Copy out the rows exactly, starting at the line that contains "In what is seen" and continuing through the last row, with both ends included.

----- Record extracts -----

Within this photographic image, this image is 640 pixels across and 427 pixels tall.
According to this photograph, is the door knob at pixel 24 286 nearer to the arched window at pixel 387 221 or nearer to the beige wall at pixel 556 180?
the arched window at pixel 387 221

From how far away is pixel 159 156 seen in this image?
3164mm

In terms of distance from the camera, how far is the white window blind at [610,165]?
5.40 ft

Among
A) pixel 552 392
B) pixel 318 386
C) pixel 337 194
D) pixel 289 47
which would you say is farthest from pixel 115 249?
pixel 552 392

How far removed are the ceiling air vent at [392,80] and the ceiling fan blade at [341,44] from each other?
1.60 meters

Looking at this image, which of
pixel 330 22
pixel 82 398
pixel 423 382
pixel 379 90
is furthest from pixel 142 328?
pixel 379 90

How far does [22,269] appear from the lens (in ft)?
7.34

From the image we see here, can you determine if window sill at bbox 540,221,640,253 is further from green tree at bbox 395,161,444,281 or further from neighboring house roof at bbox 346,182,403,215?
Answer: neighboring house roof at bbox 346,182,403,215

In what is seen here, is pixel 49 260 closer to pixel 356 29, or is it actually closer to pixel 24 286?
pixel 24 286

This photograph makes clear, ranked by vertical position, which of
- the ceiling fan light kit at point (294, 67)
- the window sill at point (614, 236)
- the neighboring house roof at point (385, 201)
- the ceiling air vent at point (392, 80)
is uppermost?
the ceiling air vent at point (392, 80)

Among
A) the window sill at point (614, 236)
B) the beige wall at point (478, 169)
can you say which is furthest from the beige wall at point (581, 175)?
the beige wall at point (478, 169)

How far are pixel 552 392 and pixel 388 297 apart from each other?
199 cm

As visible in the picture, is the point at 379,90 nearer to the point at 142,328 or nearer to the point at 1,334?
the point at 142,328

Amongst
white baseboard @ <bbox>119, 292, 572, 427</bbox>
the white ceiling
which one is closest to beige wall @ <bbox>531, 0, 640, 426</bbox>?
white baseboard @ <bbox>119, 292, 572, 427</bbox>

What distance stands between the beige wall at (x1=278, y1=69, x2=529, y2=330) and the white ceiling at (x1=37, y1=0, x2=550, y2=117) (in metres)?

-----

» Exercise response
In what is seen here, is pixel 49 260 closer to pixel 356 29, or is it actually closer to pixel 24 286?
pixel 24 286

This photograph makes clear, ranked by vertical position, which of
- the ceiling fan light kit at point (294, 67)
- the window sill at point (614, 236)
- the neighboring house roof at point (385, 201)
- the ceiling air vent at point (392, 80)
is uppermost?
the ceiling air vent at point (392, 80)

Among
A) the window sill at point (614, 236)
B) the beige wall at point (478, 169)
can you say which is furthest from the beige wall at point (581, 175)?
the beige wall at point (478, 169)

How far are pixel 552 392 and pixel 388 297 apart from each other?
199 cm

As visible in the picture, is the point at 379,90 nearer to the point at 142,328 or nearer to the point at 1,334?
the point at 142,328

Amongst
white baseboard @ <bbox>119, 292, 572, 427</bbox>
the white ceiling
which one is closest to beige wall @ <bbox>531, 0, 640, 426</bbox>?
white baseboard @ <bbox>119, 292, 572, 427</bbox>

What distance stands between the beige wall at (x1=278, y1=69, x2=529, y2=330) and the white ceiling at (x1=37, y1=0, x2=550, y2=117) (in metres)?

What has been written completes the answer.